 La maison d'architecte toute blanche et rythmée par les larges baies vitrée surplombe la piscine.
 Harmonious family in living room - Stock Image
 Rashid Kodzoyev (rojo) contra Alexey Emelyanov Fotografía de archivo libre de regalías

» WORK ORDER
In full and without any edits, output the material above.

» RESPONSE TO THIS EXERCISE
 La maison d'architecte toute blanche et rythmée par les larges baies vitrée surplombe la piscine.
 Harmonious family in living room - Stock Image
 Rashid Kodzoyev (rojo) contra Alexey Emelyanov Fotografía de archivo libre de regalías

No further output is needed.